Lazy Evaluation and Query Optimization
Polars’ lazy API is where it truly shines. Instead of executing operations immediately, it builds a query plan that can be optimized holistically.
import polars as pl
# Create a lazy frame
lf = pl.scan_csv("benchmark.csv")
# Build a complex query
query = (
lf
.filter(pl.col("value") > 0)
.filter(pl.col("category").is_in(["A", "B"]))
.with_columns(
(pl.col("value") * 2).alias("doubled")
)
.group_by("category")
.agg([
pl.col("doubled").mean().alias("avg_doubled"),
pl.col("id").count().alias("count")
])
.filter(pl.col("count") > 1000)
)
# Inspect the optimized plan
print("Optimized Query Plan:")
print(query.explain())
Output:
Optimized Query Plan:
FILTER [(col("count")) > (1000)] FROM
AGGREGATE
[col("doubled").mean().alias("avg_doubled"), col("id").count().alias("count")]
BY [col("category")]
FROM
WITH_COLUMNS:
[[(col("value")) * (2.0)].alias("doubled")]
CSV SCAN benchmark.csv
PROJECT 3/5 COLUMNS
SELECTION: [(col("value")) > (0.0)] & [(col("category").is_in([Series]))]
Notice what Polars did automatically:
- Predicate pushdown: Both filter conditions are pushed down to the CSV scan, reducing rows read from disk.
- Projection pushdown: Only 3 of 5 columns are loaded—those actually needed for the query.
- Filter combination: Multiple filters are merged into a single predicate.
Pandas cannot do this. Each operation executes immediately, creating intermediate DataFrames that may be discarded moments later.
Memory Efficiency
Beyond raw speed, memory efficiency determines whether your pipeline runs at all on limited hardware.
import pandas as pd
import polars as pl
import numpy as np
# Mixed-type DataFrame with nulls
n = 1_000_000
data = {
"int_col": np.random.randint(0, 1000, n),
"float_col": np.random.randn(n),
"string_col": np.random.choice(["alpha", "beta", "gamma", None], n),
"bool_col": np.random.choice([True, False, None], n),
}
# Introduce nulls
data["int_col"] = np.where(np.random.random(n) < 0.1, None, data["int_col"])
data["float_col"] = np.where(np.random.random(n) < 0.1, np.nan, data["float_col"])
pdf = pd.DataFrame(data)
plf = pl.DataFrame(data)
print("Memory Usage Breakdown:")
print("\nPandas:")
print(pdf.memory_usage(deep=True))
print(f"Total: {pdf.memory_usage(deep=True).sum() / 1024**2:.2f} MB")
print("\nPolars:")
print(f"Total: {plf.estimated_size() / 1024**2:.2f} MB")
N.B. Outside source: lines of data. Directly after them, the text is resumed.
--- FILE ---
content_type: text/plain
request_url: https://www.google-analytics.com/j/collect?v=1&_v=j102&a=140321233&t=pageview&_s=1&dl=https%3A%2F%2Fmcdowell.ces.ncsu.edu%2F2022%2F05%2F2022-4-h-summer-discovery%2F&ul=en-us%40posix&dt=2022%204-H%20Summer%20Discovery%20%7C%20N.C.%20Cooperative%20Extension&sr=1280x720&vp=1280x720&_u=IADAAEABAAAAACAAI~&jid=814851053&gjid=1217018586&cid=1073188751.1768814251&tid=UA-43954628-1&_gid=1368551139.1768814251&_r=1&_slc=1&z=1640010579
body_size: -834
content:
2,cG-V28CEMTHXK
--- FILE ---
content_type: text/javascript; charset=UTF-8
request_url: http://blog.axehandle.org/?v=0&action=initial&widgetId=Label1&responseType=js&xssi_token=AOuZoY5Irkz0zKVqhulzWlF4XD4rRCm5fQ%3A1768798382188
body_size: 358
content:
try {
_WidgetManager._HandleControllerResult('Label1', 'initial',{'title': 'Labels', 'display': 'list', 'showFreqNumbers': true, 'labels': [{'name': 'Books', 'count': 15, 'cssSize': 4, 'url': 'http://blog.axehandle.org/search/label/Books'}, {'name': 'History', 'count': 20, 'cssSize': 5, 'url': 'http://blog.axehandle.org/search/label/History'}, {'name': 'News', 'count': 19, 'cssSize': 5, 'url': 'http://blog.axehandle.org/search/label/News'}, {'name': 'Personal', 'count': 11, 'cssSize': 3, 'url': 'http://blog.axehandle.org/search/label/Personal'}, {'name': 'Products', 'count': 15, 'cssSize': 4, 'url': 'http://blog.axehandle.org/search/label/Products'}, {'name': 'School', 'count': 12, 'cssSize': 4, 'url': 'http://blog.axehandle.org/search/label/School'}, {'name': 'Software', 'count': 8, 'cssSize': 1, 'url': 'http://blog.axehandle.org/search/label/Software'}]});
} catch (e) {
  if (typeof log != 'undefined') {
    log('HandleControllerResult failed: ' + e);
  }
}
Polars’ advantages compound with nullable types. Pandas historically used object dtype for nullable integers, wasting memory. While Pandas now offers nullable dtypes (Int64, string), they’re not the default and require explicit specification. Polars handles nulls natively in Arrow format with minimal overhead.
Practical Recommendations
Stick with Pandas when:
- Your datasets consistently fit in memory with room to spare (under 100MB)
- You’re prototyping or doing exploratory analysis where iteration speed matters more than execution speed
- Your pipeline depends heavily on libraries that expect Pandas DataFrames (many ML libraries, visualization tools)
- Your team knows Pandas well and the project timeline doesn’t allow for learning a new API
Switch to Polars when:
- You’re processing datasets over 100MB regularly
- Pipeline execution time directly impacts user experience or costs
- You’re starting a new project without legacy Pandas dependencies
- You need to process data that approaches or exceeds available RAM
- You’re running on multi-core machines and want automatic parallelization
Migration tips:
Polars intentionally mirrors much of Pandas’ API, but with important differences. Method chaining is idiomatic in Polars. Column selection uses pl.col() expressions rather than bracket notation. The lazy API (scan_* functions) should be your default for any non-trivial pipeline.
Start by identifying your slowest operations and converting those to Polars. Both libraries interoperate via Arrow, making gradual migration feasible:
# Convert between libraries with minimal overhead
polars_df = pl.from_pandas(pandas_df)
pandas_df = polars_df.to_pandas()
The performance numbers speak for themselves. For production data pipelines processing significant volumes, Polars isn’t just faster—it’s a fundamentally better tool for modern hardware. For quick scripts and small datasets, Pandas remains perfectly adequate. Choose based on your actual requirements, not hype.